SOURCE EXTRACT START

There is a scene in the movie Detention where one of the characters, Elliot Fink, is shown to have spent 20 years untouched by any fads, trends or crazes. “Keeping it real” incarnate, he spends 20 years wearing the same clothes, encased in his hoodie like a frozen Neanderthal in mammoth’s wool. Though that same scene also mocks the people around him who were continually influenced by fads, Fink’s life is that one that ends up looking the most ridiculous, the most alien.
Since the release of his debut mixtape, 1999, Brooklyn rapper Joey Bada$$ has been an alien among his peers. Donning a hoodie embroidered with the trademarks of ‘90s hip hop—boom-baps and impressive raps—he has cultivated a style that embodies ‘90s hip hop through and through, a stark contrast to the present-oriented music of most young (and old) rappers. But unlike Elliot Fink or the many previous rappers who have proudly worn this hoodie of authenticity, Joey Bad$$ seems to be self-conscious about his fashion sense. B4.DA.$$, (pronounced “before da money”), his debut album, embodies that ambivalence, featuring the young rapper alternately embracing and discarding his hoodie.

SOURCE EXTRACT END
ENTRIES SUPPLIED START

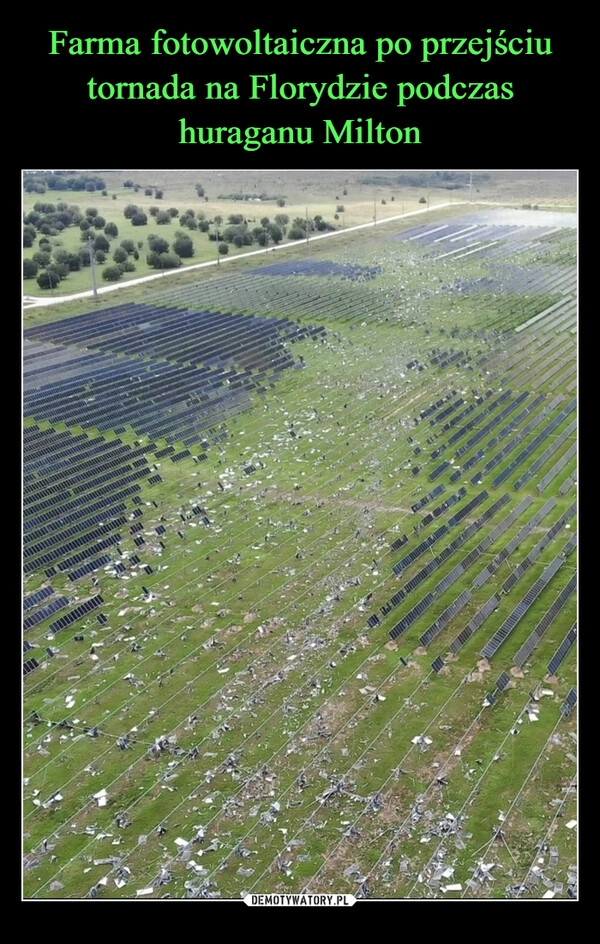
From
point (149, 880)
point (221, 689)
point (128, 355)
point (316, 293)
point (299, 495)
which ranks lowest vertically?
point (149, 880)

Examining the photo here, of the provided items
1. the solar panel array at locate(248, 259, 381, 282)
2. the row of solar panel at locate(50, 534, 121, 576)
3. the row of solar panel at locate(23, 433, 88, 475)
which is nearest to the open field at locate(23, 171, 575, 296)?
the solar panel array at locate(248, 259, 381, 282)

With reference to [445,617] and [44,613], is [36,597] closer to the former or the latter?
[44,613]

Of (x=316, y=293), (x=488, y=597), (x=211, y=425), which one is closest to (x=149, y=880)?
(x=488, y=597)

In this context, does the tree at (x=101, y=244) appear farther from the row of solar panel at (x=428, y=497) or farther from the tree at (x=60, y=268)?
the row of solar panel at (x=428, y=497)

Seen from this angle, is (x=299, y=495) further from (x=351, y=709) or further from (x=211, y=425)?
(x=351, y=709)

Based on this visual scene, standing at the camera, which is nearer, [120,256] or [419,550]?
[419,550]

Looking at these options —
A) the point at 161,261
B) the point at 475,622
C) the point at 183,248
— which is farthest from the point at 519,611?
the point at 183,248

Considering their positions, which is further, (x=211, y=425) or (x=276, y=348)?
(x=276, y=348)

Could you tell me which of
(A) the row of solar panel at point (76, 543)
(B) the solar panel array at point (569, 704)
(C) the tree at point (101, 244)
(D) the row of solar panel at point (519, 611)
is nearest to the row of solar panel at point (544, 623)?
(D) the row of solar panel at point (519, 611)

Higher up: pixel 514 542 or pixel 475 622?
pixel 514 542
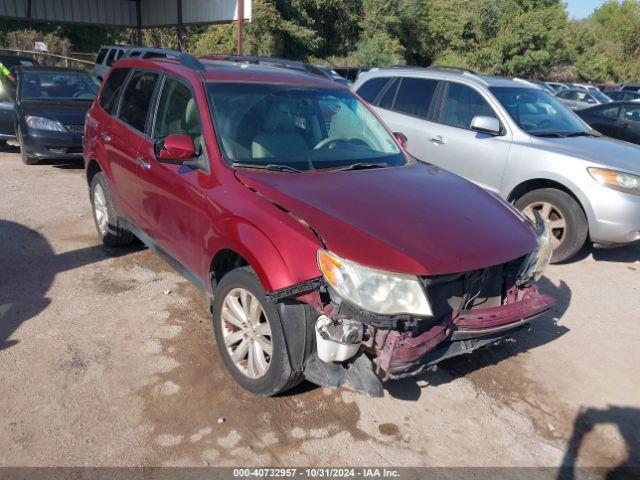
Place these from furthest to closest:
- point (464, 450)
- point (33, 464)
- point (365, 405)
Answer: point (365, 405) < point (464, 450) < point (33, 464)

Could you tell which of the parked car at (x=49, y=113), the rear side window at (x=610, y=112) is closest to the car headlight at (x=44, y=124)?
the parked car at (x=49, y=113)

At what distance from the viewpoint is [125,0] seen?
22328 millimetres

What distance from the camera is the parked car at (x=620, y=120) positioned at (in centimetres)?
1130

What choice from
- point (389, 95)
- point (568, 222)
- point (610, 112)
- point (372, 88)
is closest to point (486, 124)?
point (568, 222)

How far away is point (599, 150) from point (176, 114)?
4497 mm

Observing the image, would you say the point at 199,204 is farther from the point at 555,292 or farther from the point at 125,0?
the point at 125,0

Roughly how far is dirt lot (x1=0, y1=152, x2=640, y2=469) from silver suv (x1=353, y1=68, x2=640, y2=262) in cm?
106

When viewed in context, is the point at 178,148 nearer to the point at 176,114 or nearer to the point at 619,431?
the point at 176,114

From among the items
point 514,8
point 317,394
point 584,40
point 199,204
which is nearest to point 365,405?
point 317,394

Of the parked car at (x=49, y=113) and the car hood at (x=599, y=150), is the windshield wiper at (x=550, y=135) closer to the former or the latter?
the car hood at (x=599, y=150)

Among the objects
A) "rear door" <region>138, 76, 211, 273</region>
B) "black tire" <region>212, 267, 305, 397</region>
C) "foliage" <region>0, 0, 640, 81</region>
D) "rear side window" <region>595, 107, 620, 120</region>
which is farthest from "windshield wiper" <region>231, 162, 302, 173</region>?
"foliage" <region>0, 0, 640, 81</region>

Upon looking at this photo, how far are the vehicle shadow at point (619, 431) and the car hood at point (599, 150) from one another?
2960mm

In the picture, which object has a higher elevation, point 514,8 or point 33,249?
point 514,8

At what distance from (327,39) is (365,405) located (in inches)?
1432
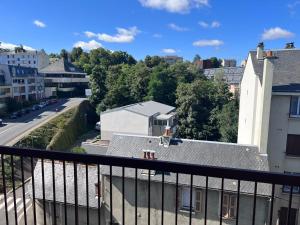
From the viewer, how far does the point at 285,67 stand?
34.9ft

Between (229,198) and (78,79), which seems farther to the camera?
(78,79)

ENTRIES SUPPLIED END
ENTRIES SUPPLIED START

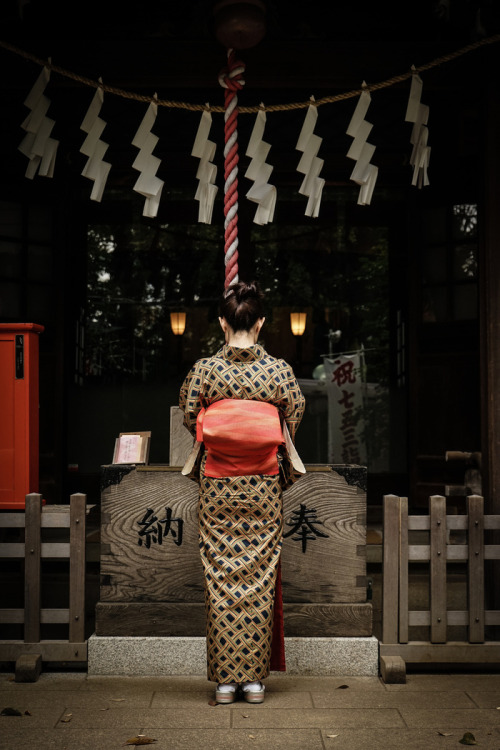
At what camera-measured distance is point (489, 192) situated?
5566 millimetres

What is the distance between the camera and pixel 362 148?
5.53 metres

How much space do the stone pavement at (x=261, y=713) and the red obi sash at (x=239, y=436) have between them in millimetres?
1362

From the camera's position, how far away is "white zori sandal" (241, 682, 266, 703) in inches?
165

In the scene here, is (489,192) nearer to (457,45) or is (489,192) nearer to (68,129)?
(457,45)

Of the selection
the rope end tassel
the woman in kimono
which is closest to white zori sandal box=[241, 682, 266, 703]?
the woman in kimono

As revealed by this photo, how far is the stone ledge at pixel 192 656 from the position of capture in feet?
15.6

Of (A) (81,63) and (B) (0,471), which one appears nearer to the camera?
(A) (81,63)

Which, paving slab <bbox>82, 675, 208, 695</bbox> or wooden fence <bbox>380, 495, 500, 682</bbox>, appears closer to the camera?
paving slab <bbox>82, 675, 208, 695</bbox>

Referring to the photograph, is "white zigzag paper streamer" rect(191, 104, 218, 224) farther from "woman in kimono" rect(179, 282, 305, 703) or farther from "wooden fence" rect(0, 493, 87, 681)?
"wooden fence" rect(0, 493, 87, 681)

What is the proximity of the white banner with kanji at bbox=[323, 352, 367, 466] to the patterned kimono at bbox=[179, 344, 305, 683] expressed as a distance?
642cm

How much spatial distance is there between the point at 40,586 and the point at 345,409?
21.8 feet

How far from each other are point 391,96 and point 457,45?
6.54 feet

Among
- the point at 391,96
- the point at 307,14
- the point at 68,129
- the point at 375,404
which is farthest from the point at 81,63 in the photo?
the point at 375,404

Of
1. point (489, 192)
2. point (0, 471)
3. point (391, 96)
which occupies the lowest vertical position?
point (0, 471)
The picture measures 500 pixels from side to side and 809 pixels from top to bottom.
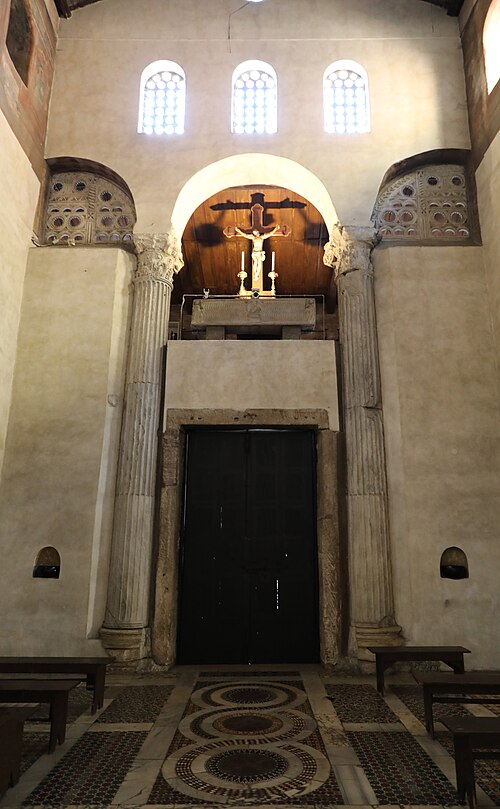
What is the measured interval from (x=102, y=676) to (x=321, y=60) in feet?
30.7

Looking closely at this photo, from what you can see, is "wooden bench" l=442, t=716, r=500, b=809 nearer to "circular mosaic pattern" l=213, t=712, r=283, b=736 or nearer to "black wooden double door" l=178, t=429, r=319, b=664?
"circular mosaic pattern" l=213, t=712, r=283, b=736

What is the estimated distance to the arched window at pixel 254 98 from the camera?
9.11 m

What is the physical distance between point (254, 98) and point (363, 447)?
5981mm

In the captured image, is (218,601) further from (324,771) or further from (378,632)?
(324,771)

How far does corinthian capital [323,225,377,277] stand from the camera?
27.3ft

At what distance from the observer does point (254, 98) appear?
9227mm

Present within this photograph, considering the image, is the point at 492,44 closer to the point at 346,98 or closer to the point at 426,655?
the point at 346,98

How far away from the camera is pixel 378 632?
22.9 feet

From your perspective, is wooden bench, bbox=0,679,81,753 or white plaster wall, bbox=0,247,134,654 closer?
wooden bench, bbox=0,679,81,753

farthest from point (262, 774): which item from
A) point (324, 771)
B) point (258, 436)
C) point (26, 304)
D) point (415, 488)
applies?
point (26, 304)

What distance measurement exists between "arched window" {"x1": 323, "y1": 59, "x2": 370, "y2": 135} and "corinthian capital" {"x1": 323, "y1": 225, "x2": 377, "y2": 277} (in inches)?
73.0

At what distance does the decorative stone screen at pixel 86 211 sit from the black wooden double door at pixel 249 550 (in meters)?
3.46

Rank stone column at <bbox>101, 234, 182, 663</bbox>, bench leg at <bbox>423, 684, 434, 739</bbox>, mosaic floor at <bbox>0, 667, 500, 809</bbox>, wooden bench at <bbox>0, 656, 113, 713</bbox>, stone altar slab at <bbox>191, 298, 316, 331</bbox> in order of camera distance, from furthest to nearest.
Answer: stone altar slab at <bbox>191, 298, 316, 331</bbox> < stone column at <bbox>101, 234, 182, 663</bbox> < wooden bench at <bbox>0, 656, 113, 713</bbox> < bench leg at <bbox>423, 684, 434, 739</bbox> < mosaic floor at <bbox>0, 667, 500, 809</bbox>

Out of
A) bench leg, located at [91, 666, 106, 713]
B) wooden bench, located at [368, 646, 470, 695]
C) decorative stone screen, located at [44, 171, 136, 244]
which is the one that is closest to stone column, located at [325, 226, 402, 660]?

ENTRIES SUPPLIED END

## WHAT THE EXERCISE ASKS
Continue the review of Joey Bada$$'s album B4.DA.$$ from where it stops.

## RESPONSE
Admittedly, it does fit well. “Big Dusty,” the album’s first single, is a vicious and grimy exercise in lyricism and performance. Joey, who has seemingly limitless flows, approaches the somber instrumental with pure menace, snarling out dizzying rhymes with cold-blooded conviction. Though he falters during the bridge, which dryly rehashes Jay-Z’s famous line, “Men lie, Women lie. Numbers don’t,” by that time the strength of the verses have already made their mark. On “Christ Conscious” he brings that same ruthlessness, barking out grating rhymes despite the instrumental’s jazzy undertones.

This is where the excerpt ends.